Software Development

What is BNF, and why should developers care?

Chip Camden explains what the Backus-Naur Form syntax is and how it works. Take a look at his examples of this abstract programming concept.

Backus-Naur Form (BNF) is a syntax for describing syntax. It's used to write a formal representation of a context-free grammar. If that doesn't sound abstract enough for you, a grammar doesn't have to be a programming language or even a human language -- it can be any syntax that you want to describe.

I first encountered BNF when working on the 1992 ANSI standard for DIBOL, which contained a complete BNF syntactic specification for that language (it was 11 pages long). The exercise of defining the language in BNF helped the committee rigorously work out the details of its syntax. One of the language implementers also fed this BNF into Yet Another Compiler Compiler (yacc) to help build their compiler for their next version, so they could guarantee that it complied syntactically with the specification. That's where BNF really shines: Once you have a solid syntactic definition in BNF, you can use tools to rigorously parse the syntax it describes, without having to invent code that implements the specification, or rely on your mastery of Regular Expressions.

BNF uses a declarative syntax that allows you to define terms via "production rules." Each rule contains terms that each have more concrete rules until you get down to "terminals," which are terms that we can only describe as specific characters (literal values). Thus, for instance, if we wanted to describe the syntax for calling a shell command named "fred" that takes one required non-negative numeric value as its argument, we could express it like this:


<call-fred> ::= fred <whitespace> <number> <eol>

<whitespace> ::= <space-char> | <space-char> <whitespace>

<space-char> ::= \s | \t

<number> ::= <digit> | <digit> <number>

<digit> ::= 0 | 1 | 2 | 3 | 4 | 5 | 6 | 7 | 8 | 9

<eol> ::= \n | <whitespace> \n

Each of the identifiers in angle-brackets is the name of a term. A line beginning with the term name, followed by "::=" and the components that make up the term forms the term's production rule. The terminals in the above are the literal values that aren't enclosed in angle-brackets.
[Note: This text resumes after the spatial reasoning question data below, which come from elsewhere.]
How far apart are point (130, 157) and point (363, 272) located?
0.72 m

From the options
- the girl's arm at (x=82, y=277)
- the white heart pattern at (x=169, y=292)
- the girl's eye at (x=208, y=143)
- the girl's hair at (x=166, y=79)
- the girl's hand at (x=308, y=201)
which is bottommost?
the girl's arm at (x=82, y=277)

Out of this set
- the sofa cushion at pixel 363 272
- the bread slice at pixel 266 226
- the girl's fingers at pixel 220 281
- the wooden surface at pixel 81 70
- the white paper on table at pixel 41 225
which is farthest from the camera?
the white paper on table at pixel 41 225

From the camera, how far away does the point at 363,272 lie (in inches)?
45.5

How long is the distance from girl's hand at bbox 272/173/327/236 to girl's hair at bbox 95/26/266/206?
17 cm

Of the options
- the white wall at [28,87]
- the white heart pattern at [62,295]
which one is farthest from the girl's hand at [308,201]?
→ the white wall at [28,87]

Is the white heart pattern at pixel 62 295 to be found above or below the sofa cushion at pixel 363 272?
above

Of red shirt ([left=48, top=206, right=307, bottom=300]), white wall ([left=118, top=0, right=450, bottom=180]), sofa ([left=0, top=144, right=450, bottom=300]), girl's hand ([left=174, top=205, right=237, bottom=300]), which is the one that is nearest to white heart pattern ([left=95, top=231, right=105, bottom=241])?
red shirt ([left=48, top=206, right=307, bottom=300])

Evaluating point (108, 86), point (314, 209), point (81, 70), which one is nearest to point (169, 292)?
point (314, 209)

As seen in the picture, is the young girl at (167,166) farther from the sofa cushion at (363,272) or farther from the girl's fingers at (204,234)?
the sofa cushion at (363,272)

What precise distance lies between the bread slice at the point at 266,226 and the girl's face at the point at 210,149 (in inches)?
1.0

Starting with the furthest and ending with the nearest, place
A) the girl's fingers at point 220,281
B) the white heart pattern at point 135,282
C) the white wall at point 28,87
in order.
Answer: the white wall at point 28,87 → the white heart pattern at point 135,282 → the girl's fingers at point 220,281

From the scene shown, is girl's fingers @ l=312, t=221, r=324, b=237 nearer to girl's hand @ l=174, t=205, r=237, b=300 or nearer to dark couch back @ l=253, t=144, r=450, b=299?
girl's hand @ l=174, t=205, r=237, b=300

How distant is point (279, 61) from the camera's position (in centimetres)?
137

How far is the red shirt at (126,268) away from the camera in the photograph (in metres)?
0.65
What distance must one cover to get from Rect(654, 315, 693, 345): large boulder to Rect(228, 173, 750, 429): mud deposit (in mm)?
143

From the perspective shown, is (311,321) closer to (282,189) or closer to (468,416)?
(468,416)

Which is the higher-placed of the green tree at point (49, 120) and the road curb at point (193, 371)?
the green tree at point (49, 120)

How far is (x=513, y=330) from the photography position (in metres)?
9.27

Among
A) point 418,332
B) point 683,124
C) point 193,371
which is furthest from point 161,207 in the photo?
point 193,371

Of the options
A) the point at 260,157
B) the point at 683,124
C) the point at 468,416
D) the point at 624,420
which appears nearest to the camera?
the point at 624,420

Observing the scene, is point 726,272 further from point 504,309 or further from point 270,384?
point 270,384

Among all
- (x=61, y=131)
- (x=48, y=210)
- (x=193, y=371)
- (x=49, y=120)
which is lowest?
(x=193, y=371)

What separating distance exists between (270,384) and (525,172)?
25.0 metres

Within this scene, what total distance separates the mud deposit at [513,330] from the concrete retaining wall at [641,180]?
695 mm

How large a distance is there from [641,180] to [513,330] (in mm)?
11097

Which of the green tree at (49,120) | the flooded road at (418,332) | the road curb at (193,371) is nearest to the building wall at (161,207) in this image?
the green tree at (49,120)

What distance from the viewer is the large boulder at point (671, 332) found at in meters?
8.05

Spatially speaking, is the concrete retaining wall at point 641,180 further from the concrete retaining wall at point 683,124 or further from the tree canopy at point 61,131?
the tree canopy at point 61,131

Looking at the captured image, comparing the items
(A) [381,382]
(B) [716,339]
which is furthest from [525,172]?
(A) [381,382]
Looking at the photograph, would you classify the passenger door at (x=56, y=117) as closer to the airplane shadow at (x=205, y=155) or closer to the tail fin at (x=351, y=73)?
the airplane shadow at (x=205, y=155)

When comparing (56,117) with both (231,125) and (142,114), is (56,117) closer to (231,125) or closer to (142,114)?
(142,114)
The "|" operator provides a logical "or." As in functional programming languages, we use recursion to describe variable-length lists like <number> and <whitespace>.

Many variants to the above syntax have emerged. Extended Backus-Naur Form (EBNF) provides a number of enhancements and simplifications. By requiring quotation marks around literal values, we can dispense with a lot of other punctuation. We can therefore express our example above in a form that seems more simple and familiar to programmers:


call-fred = "fred", whitespace, number, eol

whitespace = space-char, { space-char }

space-char = " " | "\t"

number = digit, { digit }

digit = "0" | "1" | "2" | "3" | "4" | "5" | "6" | "7" | "8" | "9"

eol = [ whitespace ], "\n"

Note the use of braces to indicate "zero or more," and square brackets for optional items. Some variants also use the Regex-like asterisk "*" trailing a term to indicate zero or more, as well as "+" for one or more.

For a more useful example, let's describe the syntax of comma-separated values (CSVs).


csv-file = { row }

row = field-list, eol

field-list = field, [ ",", field-list ]

field = [ whitespace ], field-value, [ whitespace ]

field-value = quoted-string | bare-string

quoted-string = '"', quoted-content, '"'

quoted-content = { quoted-char }

quoted-char = (any char except '"' or eol)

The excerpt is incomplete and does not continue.